7. high-throughput STR sequence core repeat number detection method according to claim 1, is characterized in that, the fluorescent mark of modifying on the downstream primer described in steps A is positioned near base downstream primer 5 ' end.

8. high-throughput STR sequence core repeat number detection method according to claim 1, is characterized in that, the nucleotide monomer described in step B is combined as one or more in conventional deoxyribonucleoside triphosphate.

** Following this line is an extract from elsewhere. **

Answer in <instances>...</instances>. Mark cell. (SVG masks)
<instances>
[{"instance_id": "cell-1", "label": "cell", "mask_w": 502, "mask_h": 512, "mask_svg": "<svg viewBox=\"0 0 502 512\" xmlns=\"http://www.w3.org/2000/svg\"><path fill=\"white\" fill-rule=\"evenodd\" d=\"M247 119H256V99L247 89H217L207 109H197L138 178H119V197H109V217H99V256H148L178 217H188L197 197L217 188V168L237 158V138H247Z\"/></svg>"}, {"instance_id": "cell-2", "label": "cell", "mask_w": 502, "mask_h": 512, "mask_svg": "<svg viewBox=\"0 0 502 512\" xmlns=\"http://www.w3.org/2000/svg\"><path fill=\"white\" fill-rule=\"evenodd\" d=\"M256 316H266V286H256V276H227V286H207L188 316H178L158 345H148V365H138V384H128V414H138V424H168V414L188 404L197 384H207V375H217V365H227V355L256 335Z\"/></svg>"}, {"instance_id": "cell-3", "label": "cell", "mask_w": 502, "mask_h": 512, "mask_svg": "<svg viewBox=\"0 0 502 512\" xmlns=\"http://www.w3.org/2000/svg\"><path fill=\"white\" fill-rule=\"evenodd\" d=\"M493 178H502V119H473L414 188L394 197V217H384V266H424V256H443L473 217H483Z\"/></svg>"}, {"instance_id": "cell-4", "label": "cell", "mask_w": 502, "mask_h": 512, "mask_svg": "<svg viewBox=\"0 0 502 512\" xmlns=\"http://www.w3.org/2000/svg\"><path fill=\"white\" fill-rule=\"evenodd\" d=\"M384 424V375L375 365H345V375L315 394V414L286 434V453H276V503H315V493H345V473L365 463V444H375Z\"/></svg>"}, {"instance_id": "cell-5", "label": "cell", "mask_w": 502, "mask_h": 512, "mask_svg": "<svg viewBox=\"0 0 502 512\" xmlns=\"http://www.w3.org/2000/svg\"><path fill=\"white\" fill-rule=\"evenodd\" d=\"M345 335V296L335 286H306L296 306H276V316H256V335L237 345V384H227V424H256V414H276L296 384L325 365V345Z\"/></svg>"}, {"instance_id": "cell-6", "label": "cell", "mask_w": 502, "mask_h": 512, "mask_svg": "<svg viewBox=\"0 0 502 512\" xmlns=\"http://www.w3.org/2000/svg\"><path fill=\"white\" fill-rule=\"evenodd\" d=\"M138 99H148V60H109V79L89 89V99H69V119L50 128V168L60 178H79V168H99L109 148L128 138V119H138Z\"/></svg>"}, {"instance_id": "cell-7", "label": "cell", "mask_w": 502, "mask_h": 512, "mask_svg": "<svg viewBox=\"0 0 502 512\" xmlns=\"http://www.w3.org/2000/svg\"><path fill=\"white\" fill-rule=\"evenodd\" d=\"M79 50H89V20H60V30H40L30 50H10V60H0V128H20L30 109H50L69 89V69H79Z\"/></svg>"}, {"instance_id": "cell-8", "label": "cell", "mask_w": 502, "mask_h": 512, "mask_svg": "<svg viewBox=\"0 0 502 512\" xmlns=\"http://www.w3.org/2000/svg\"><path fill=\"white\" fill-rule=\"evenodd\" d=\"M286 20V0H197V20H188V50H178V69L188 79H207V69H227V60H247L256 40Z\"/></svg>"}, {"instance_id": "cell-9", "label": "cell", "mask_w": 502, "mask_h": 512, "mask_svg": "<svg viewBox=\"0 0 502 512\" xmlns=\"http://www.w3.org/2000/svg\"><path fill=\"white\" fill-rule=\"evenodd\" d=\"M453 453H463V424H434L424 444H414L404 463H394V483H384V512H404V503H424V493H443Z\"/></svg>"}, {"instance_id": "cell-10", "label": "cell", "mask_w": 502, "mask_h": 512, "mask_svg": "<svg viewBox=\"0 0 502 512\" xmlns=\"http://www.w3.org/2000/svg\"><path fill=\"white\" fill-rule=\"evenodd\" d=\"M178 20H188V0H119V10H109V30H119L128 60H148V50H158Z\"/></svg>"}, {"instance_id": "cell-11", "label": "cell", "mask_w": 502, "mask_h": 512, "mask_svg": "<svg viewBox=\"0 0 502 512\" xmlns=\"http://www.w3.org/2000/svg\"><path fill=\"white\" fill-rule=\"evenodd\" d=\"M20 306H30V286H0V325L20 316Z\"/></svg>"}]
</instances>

9. a high-throughput STR sequence core repeat number detection method, is characterized in that, comprises the following steps:

(1) specific amplification of sample locus STR sequence

Choose the STR sequence of respective numbers, as detected object; By multiple PCR technique, above-mentioned STR sequence is increased out from the corresponding gene seat of human DNA sample;

Chosen after STR sequence to be checked, the detection of packets scheme that nucleotide monomer combination while designing polymerization according to the sequence information of core repeating unit in STR sequence and the many groups of design STR sequence detect simultaneously, designs every kind of corresponding upstream and downstream of STR sequence simultaneously and detects primer synthetic;

(2) detect the fixing and library preparation of STR sequence on substrate

Detect and in on-chip each reaction site, only have the same STR of unique sample single stranded sequence copy;

Above-mentioned STR single stranded sequence copy can be directly fixed on the surface of solid phase carriers of substrate, or indirectly first single stranded sequence copy is fixed on to vectorial surface by micro-vehicle, then vehicle is fixed on to the surface of detecting substrate;

(3) test experience of STR sequence core repeat number

Before detection reaction is carried out, read sample information and locus information under the STR sequence in each reaction site on chip;

Add mixed upstream and downstream to detect primer and hybridize, hybridized rear cleaning and detected fluorescence;

Constantly repeat to add the operation of nucleotide monomer polymerization mix, and after each polymerization is complete, clean and detect fluorescence, until the fluorescence of all reaction site is reduced to the following rear detection of end of lower threshold on whole Zhang Fanying substrate;

(4) fluorescent signal analysis

Fluorescence signal intensity according to each reaction site in detection chip under different rounds, finds fluorescence signal intensity that the reaction runs of decay occurs, and derives the core repeat number of STR sequence on this site according to this round and nucleotide monomer array mode;

Fluorescent signal rate of fall-off is analyzed, and whether the STR sequence that judges this site is heterozygosis and decays and obtain the core repeat number of another equipotential STR sequence according to second-order fluorescence;

Finally, by the detected result in magnanimity site in detection chip is carried out to statistical analysis, obtain core repeat number and the ratio that isozygotys thereof of every STR sequence of each sample.